▶ **Questions on the material**:
**a)** Answer these questions from the passage about green fire, one answer per line:
(i) What color does the potassium give to the basic flame recipe?
(ii) How much common table salt could poison the average infant?
(iii) What is the #1 source of bacteria in California's coastal waters?
**b)** Repeat word for word the part of the passage about green fire from "As a result" to "on his paperwork.".
---------- Given passage
Today, he wanted to make something different: Green fire.

Knowing a bit about colors, I suspected he was in for a long struggle.
Different chemicals give off different color "signatures" in fire, and there are some that will glow green. But green does not include pink. If you start with pink flame, the pink will always be there, no matter how much green you add -- and green + pink = white. So the best we could hope for would be a pale, whitish green -- in fact, as I watched, he produced a pale minty-white flame that reminded me of toothpaste or ancient industrial kitchens. I suggested a different approach.

To produce true green, we'd have to get rid of the pink.
That meant finding a substitute for one of the fundamental ingredients, a potassium salt. The potassium gives the pinkish-lavender color to the basic flame recipe. Without this salt, or something like it, the trick wouldn't work. But it wasn't the potassium that provided the power: it was the other half, the "tail" of the chemical formula. If we could find a similar compound, with the same tail attached to something other than potassium, it might have the same oxidizing effect. The most obvious substitute, to my mind, was a barium salt. Trouble is, most barium salts are toxic.

Now, the idea of "toxic" is relative. Even common table salt will kill you if you eat enough of it -- two tablespoons, I'm told, could poison the average infant -- yet some amount of salt is essential for life. Without it, our heart and nerves stop working, and we die. This is true for potassium, too, but barium does not appear on micronutrient tables, and I was concerned the toxicity could be much worse.

Both my lab partner and I care about keeing toxics away from kids; and we care about the environment, on a personal level. We bike to work on a regular basis, recycle at home and at work, that sort of thing. Our employers also care about the same things: our educational lab is meant to be as kid-friendly and earth-friendly as possible. But our definition of "earth friendly" is different.

Sometimes, when I object to a new procedure, my lab partner doesn't share my objection. My chemistry is pretty basic; I'd prefer to only work with the 18 elements that show up on the "Building Blocks of Life" chart in pretty colors. The rest of them can be proven safe. or discovered to be deadly, by braver souls than me.
My partner is one such soul -- he has a lot more chemistry experience. He has worked in several different industries -- where they use much larger quantities, and more toxic materials, than we do. So he tends sometimes to see our lab work as inconsequentual compared to industry, whereas I tend to see it as a matter of precaution and principle.

The principle is, small "why bother" lapses can add up quickly. An everyday example: imagine you're walking a dog in a San Fransisco park. Ooops! You forgot the pooper-scooper. What do you do? Who really cares unless they step in it? Just once won't matter, right? ... but all those "once"s add up. Dog doo is the #1 source of bacteria in California's coastal waters. (Surfers beware...)

So I continue to felt strongly that our work should meet the highest standards for safety, and 'best practice." There aren't millions of other educational labs making the same decisions, like there are dog owners. But a teacher can have a huge impact, by influencing students, who carry those lessons into future industrial and household habits. This could become a far greater impact than dog doo. If we can't be bothered to showcase good habits in a teaching lab, why bother teaching?

As a result of being so adamant, guess who got the job of researching the safety procedures? So now developing this "green fire" was my baby, along with the toxic waste reclamation to follow. Some treat.
(I always wanted to be a pyrotechnician, by the way.) I could have resented the extra work, muttering "nobody supports me around here," "martyr for the cause." But I like challenges. So I went to work cheerfully, and let my partner catch up on his paperwork.
--------------------
---------- Extracted records
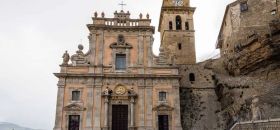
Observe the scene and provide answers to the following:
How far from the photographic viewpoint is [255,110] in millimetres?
26641

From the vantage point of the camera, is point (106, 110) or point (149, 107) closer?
point (106, 110)

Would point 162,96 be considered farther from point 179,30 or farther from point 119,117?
point 179,30

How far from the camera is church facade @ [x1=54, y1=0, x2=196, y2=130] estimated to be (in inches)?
1109

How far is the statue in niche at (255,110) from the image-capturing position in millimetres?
26172

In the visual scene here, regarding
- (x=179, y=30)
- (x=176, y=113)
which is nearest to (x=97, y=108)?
(x=176, y=113)

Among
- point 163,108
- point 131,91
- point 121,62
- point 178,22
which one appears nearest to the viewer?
point 163,108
--------------------
▶ **Task answers**:
**a)**
(i) Pinkish-lavender
(ii) Two tablespoons
(iii) Dog doo

**b)**
As a result of being so adamant, guess who got the job of researching the safety procedures? So now developing this "green fire" was my baby, along with the toxic waste reclamation to follow. Some treat.
(I always wanted to be a pyrotechnician, by the way.) I could have resented the extra work, muttering "nobody supports me around here," "martyr for the cause." But I like challenges. So I went to work cheerfully, and let my partner catch up on his paperwork.